Dudevoir, who acts as an ombudsman of sorts, says cyclists in and around Park City often don’t stop at red lights or stop signs, which, in turn, put much more pressure on motorists to always keep a watchful eye.
"That’s the thing I’m trying to get across," he said. "We really shouldn’t do that."
Captain Rick Ryan of the Park City Police Department said the department has been in support of the ride since its inception and sees its importance.
"Members of the community see it, they have an interest and can find out what the message is," he said.
"I have not had anyone come forward with any negative comments about (the ride). Everything has always been positive; comments that it’s a great contribution to the community. People enjoy seeing that participation."
Dudevoir and other members of the Share the Road committee are also searching for answers with the city on how things can become easier for both cyclists and motorists on the pavement. For example, they are exploring whether bikers can ride two abreast on the shoulder.
"There’s some gray areas," Dudevoir said.
As Park City’s cycling community continues to boom, Dudevoir said there is still much work to be done. He looks around the country at very cycling-friendly communities and sees that same potential right here in town.
"You’ve got a brake pedal," he said. "You don’t have to be going over 60 miles an hour all the time."
The Share the Road committee is going through steps to help put signs up around Summit County asking cyclists and drivers to share the road. While the process is, as Dudevoir said, "painstaking," there are some signs already up: One is on Highway 32 near Jordanelle Reservoir and one on the frontage road behind Home Depot.
The Utah Department of Transportation (UDOT) is also conducting a share-the-road-type event scheduled to weave through the entire state that will be rolling through Park City on June 14.
"That’ll be another way for us to spread the word," Dudevoir said.
The local ride is a 17-mile trek that will begin in the ColeSport parking lot on Park Avenue on Monday, June 6, at 5:45 p.m.
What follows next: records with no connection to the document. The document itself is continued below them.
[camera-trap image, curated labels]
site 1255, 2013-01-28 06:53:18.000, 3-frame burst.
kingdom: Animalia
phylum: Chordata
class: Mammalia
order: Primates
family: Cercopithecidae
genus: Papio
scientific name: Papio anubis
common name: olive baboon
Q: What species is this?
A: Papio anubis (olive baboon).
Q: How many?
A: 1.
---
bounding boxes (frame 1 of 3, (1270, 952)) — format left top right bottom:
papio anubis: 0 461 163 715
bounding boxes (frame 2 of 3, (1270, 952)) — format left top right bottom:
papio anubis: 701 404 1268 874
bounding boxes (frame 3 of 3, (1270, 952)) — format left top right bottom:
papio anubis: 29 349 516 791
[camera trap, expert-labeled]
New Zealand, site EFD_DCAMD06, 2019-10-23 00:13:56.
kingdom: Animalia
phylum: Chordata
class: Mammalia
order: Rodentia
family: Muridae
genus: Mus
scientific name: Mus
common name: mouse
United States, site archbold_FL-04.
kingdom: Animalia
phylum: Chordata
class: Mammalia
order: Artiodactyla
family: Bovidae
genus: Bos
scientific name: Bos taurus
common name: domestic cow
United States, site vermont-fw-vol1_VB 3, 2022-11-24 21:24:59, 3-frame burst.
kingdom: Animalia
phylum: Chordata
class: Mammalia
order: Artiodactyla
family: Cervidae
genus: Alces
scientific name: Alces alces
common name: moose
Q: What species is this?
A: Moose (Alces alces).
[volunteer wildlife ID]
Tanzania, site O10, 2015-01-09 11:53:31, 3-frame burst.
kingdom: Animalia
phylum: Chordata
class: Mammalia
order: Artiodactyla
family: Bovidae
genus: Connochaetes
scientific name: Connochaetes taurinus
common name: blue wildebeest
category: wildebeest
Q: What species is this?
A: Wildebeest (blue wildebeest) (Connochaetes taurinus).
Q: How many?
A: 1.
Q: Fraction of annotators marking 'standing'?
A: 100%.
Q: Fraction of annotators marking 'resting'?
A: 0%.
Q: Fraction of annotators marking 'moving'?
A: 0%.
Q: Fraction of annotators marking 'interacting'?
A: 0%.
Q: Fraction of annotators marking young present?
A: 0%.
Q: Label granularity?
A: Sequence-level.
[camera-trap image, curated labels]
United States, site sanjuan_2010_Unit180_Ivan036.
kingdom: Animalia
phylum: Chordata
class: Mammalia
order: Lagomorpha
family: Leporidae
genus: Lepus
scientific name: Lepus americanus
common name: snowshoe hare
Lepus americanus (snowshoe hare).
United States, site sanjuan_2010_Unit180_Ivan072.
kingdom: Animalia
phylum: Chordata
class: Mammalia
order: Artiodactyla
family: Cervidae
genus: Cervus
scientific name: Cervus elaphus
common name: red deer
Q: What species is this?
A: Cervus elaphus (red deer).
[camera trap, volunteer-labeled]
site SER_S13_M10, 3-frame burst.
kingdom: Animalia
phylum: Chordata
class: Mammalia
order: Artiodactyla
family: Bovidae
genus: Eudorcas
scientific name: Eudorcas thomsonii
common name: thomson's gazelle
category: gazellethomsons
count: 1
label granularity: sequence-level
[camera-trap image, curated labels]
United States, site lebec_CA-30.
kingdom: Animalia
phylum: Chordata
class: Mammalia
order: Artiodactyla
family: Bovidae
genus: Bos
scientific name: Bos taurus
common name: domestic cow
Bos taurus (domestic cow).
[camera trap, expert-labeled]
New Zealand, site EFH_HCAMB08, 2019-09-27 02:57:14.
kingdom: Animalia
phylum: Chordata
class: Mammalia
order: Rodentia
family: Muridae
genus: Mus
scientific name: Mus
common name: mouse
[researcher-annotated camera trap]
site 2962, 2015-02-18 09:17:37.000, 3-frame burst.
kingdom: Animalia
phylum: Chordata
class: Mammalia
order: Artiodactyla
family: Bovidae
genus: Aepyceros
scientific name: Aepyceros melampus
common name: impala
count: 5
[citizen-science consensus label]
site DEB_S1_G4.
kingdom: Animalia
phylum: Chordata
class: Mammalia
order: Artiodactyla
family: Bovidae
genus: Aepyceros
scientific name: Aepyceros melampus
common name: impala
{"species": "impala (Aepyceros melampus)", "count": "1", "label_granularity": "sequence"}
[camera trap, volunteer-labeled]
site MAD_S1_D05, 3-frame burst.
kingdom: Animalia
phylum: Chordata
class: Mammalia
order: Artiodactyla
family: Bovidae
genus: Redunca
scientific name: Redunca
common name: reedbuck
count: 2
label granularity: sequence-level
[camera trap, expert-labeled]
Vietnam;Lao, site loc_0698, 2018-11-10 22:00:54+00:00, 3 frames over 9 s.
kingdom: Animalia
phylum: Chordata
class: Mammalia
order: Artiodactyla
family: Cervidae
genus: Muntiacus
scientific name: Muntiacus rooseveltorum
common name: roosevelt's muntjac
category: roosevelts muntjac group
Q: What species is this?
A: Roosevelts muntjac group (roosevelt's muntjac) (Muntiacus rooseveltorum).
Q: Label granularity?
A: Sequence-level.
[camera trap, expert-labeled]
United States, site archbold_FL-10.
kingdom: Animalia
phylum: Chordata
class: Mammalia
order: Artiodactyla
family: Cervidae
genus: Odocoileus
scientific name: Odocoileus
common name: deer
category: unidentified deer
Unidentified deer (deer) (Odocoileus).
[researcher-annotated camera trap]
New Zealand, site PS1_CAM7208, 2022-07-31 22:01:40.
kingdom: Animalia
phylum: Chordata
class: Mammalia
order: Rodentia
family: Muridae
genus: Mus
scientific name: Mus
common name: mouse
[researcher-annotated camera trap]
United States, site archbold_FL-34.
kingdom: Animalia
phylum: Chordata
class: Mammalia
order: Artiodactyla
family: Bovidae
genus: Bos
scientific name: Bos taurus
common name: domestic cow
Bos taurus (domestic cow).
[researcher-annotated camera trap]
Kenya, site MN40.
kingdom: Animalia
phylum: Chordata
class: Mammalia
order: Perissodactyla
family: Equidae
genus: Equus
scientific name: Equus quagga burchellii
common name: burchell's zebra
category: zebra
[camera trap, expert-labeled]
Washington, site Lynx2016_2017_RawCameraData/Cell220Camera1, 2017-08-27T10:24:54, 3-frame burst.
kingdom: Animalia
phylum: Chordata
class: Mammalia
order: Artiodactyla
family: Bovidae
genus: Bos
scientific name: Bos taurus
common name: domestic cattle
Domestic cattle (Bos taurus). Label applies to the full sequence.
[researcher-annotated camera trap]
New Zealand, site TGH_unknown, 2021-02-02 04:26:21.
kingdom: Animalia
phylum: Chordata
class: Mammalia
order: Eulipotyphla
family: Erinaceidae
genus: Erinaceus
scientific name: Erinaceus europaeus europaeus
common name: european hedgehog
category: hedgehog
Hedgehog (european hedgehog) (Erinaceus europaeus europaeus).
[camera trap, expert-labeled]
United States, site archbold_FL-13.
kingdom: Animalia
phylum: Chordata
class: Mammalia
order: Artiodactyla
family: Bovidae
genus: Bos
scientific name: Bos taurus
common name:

It is a no-drop event, meaning there will be a rider in the back to stay with the last rider.
Dudevoir called it a "social ride" and not considered a race. The group, which he estimates will be around 100 or so, will have a police escort through almost the entire race.
The ride will take Highway 224 to Old Ranch Road to Trailside to Silver Summit parkway, over Highway 40, right on the frontage behind Home Depot and then back in on Highway 248.
When asked what it means to have the support of the city, the Park City Police Department and the Summit County Sheriff’s office, Dudevoir said, "They’re volunteering their time, which is very nice. They believe in it."
"Anytime you can heighten people’s safety awareness on the road is a benefit to everyone," Ryan said.